Budget 2019: New Stamp Duty Proposal May Land A Hard Blow To Proprietary Trading 

The union budget for financial year 2019-20 has ushered in a paradigm shift in how stamp duty is levied on transactions involving financial instruments such as equity shares and derivatives. A shift that may curb avoidance but will also add to trading costs and one that may be debilitating to proprietary trades by brokerages.

Currently stamp duty rates on such financial transactions are determined by each state with as many as 20 different rates levied across the country. The stamp duty is paid when a contract is created for the trade executed by a broker at the behest of the client.

While multiple stamp duty rates across states are one point of confusion, the biggest issue so far has been the collection of the tax which is the responsibility of the broker who collects it along with the trading commission. The tax is paid to the state in which the client is domiciled.

Now, as per the Finance Bill, states can no longer charge or collect stamp duty on

  • Issue of securities that create or change the records of a depository.
  • Transfer of securities by the depository.
  • Sale of securities when made through the stock exchanges.

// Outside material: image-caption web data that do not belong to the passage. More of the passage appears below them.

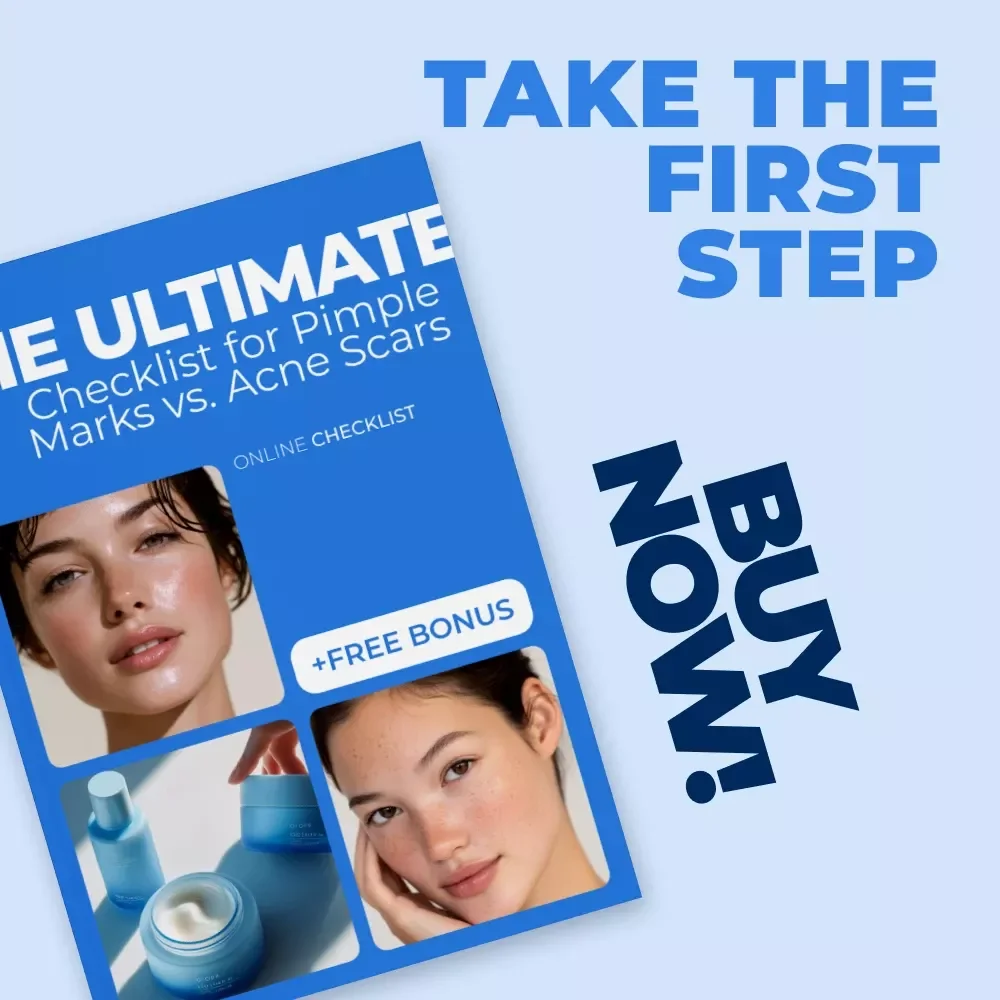 The Ultimate Checklist for Pimple Marks vs. Acne Scars - Your Skincare Guide for Treating Marks and Scars Effectively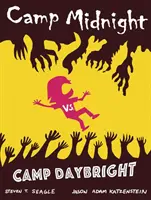 Camp Midnight, Volumen 2: Camp Midnight vs. Camp Daybright - Camp Midnight, Volume 2: Camp Midnight vs. Camp Daybright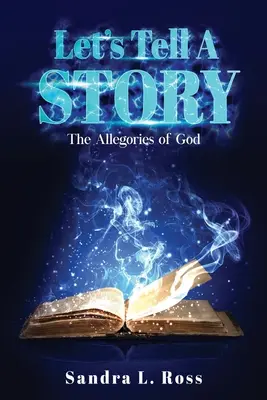 Opowiedzmy historię: Alegorie Boga - Let's Tell A Story: The Allegories of God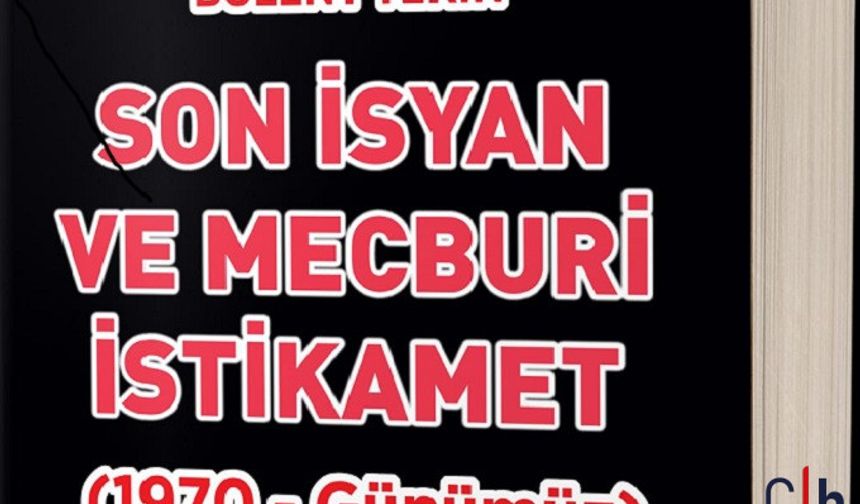 Bülent Tekin'in "Son İsyan ve Mecburi İstikamet" Kitabı Çıktı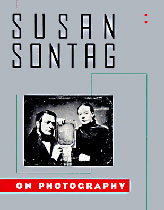 Susan Sontag's ''On Photography''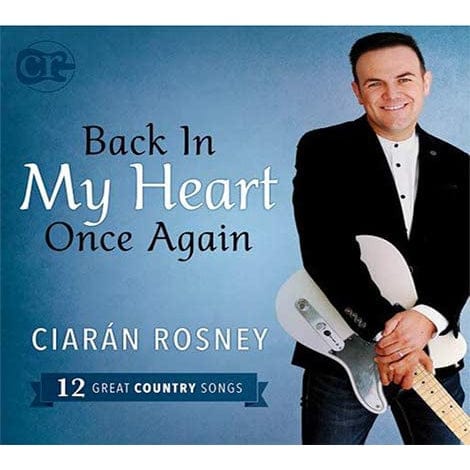 Golden Discs CD Back In My Heart Once Again - Ciaran Rosney [CD]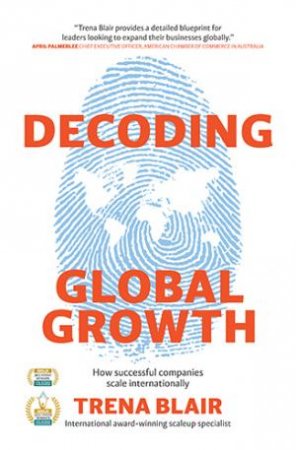 Decoding Global Growth by Trena Blair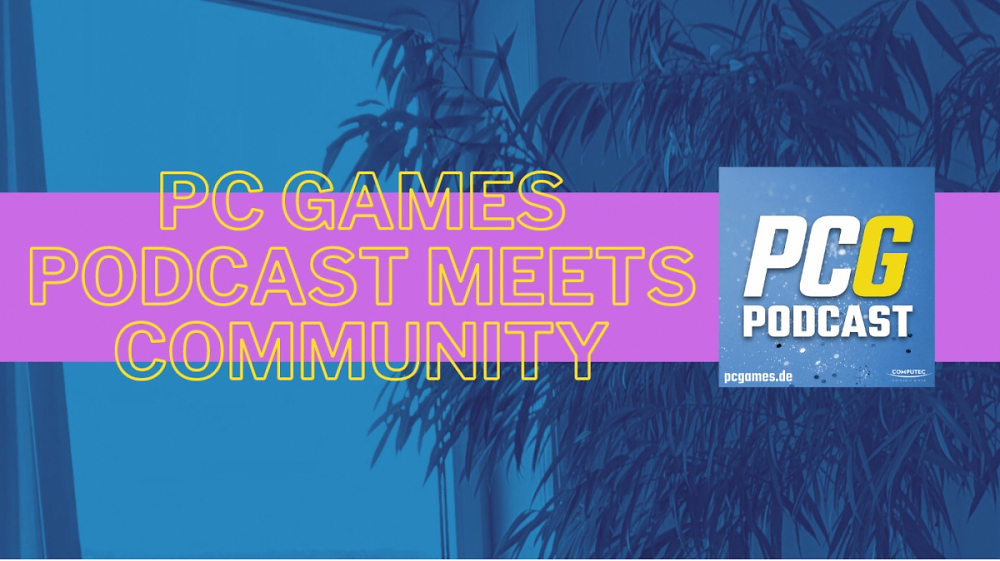 PC Games Podcast #93: Wir nehmen die Community ins Visier!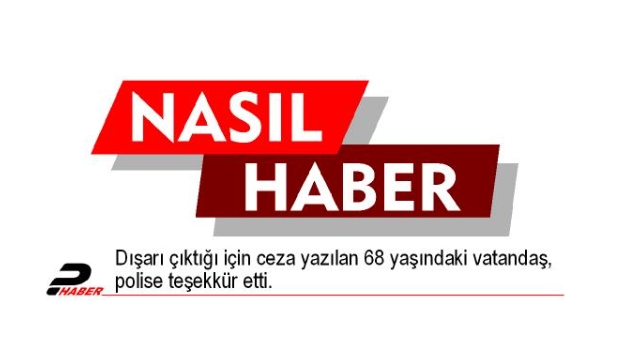 Dışarı çıktığı için ceza yazılan 68 yaşındaki vatandaş, polise teşekkür etti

“The obligation to collect the stamp duty on behalf of the state government has been cast on stock exchanges, clearing corporations authorised by the stock exchanges and depositories, as the case may be,” clarifies a note by law firm ELP.

The Finance Bill has specified new stamp rates on transfer of securities on a delivery basis, non-delivery basis and equity, commodity, currency and interest rate derivatives among other instruments.